Это было потом, спустя несколько лет, а сейчас Фомка, смотря на вспотевшее лицо батюшки св его в черной папахе, лицо ему совсем незнакомое и к тому же называвшее себя каким-то „отцом", раскрывал широко ресницы и с ужасом взирал, то на облупленный нос, то на облезлое серебро катушек на мундире, то на короткие, толстые, похожие на обрубки, пальцы Ивана Ильича.
Иван Ильич продолжал:
— Да-а… Твое, значит, основание мной заложено. И мать твоя — Настасья Петровна. Понял?
Я видел, что Фомке страшно, что Фомка хочет реветь. Тень тоски, как птица крылами задевает небеса, тушила первоначальный испуг и огоньки в глазах ребенка переломились и расплылись в обильно выступивших, накипевших слезах.
Гаморкин тоже заметил.
— Ты смотри у меня, не реви… Оно, конечно. Жить не всем вольготно и прочее такое, понимаешь? Особенно нам Казачьему Народу, нам подчас и очень даже тяжело. Но из соображениев, ты должен все уразуметь. Должен, так сказать, определить — что для тебя самое главное.
Ну, что? Сейчас вот? Скажу, а ты вслушайся, ето табе отец говорит, не кто друой, а родный твой отец — табе, ростить надо в первую голову. Рости себе, знай и… молчи. Рости и помалкивай. Будет время — многого нахватаешься и, кто знает, может Казачество в тебе спасение найдет. А твое заложение было и. так сказать хвундамент, во любви чистой и во согласии. Мамка тебя выносила отцу на радость, и не даром, наверно, мучилась и на блювотину тянуло.

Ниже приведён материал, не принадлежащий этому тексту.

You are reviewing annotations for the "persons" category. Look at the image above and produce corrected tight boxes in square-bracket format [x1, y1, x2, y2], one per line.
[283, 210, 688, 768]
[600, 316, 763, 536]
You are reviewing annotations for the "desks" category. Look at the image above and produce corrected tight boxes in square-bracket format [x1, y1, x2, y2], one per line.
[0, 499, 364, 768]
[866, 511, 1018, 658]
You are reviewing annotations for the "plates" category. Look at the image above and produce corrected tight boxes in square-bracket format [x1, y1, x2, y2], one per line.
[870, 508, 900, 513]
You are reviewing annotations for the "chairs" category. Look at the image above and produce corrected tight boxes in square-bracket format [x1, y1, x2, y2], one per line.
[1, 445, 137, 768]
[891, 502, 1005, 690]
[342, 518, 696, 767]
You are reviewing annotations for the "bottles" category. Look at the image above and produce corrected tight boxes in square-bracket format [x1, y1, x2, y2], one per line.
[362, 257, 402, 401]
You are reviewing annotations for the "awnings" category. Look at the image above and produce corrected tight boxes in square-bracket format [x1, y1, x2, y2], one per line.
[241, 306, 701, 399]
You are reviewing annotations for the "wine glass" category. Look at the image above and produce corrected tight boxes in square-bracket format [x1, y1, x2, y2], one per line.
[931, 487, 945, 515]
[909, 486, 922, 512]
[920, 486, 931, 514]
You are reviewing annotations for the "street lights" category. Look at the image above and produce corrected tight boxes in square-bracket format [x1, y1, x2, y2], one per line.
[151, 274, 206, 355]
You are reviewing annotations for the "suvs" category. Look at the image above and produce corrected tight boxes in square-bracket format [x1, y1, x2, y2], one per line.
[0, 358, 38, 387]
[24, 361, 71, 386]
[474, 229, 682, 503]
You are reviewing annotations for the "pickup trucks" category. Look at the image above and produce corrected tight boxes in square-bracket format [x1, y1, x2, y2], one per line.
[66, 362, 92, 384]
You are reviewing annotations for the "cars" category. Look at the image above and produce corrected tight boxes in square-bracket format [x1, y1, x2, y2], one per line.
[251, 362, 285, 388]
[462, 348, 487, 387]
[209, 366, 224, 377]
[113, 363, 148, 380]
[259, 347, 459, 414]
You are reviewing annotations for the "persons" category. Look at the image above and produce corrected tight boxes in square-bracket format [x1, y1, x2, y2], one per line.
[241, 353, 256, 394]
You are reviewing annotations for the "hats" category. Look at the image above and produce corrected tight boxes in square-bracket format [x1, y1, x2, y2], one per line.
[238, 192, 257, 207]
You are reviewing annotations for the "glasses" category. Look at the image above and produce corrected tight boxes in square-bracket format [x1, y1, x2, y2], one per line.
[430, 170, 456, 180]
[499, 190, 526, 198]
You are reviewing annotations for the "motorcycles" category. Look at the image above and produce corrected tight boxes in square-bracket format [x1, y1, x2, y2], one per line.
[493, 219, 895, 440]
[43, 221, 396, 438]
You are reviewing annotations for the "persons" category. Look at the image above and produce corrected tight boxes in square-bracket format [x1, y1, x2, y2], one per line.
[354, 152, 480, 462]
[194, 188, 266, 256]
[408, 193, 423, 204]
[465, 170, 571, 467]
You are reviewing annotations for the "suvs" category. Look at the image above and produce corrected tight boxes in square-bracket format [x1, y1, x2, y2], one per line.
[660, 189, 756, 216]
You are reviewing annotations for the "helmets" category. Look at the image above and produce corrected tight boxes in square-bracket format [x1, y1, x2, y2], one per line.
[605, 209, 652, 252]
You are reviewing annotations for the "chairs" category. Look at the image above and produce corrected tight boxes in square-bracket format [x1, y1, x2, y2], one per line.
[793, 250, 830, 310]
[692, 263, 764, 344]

А благословил наш семейный союз отец Никодим — страшшнай поп, и отец диакон…
Гаморкин взглянул на дьякона веселыми глазами, а тот в тон ему:
— Вениамин!
Дьякон выташил изо рта, из под усов, кусок таранки, отер широким рукавом подрясника соленые, жирные губы и заговорил, по временам заливая слова водкой:
— А по крещении… глоток… наречен бысть… еще один… Фома-а.
Закусывая соленым огурцом, дьякон засмеялся:
— По-гречески же фома, значит верти-хвост.
Фомка тут разрыдался — то-ль обиделся, то-ль пожалел, что его имя в греческом переводе столь скверное значение имеет.
Петровна ходила как пьяная, хоть ничего и не пила, вокруг мужа, и только шикнула на сына; от этого шиканья Фомка заревел еще пуще.
От него все отвернулись и перестали обращать внимание. Все, кто были в Гаморкинском курене, а были: сам Гаморкин, дьякон, дедушка Панкрат (дядя Настасьи Петровны), Павел Иванович Лазарев и жена его Ольга Васильевна, сидевшая в сторонке, Петухой, приехавший по столь торжественному случаю, Станичный Атаман Ротов, Фрол Петрович и Писарь с простреленным ухом, без фамилии, а с прозвищем „Титяй", я — Кондрат Евграфович Кудрявов и мать Фомки, Настасья Петровна с моей Прасковьей. Почти все мы пили вино и водку. Пили по одиночке и все сразу. Говорили все шумно и горячо. Я же наблюдал за Фомкой. Он, проплакавшись, стал смотреть на всю компанию во все глаза.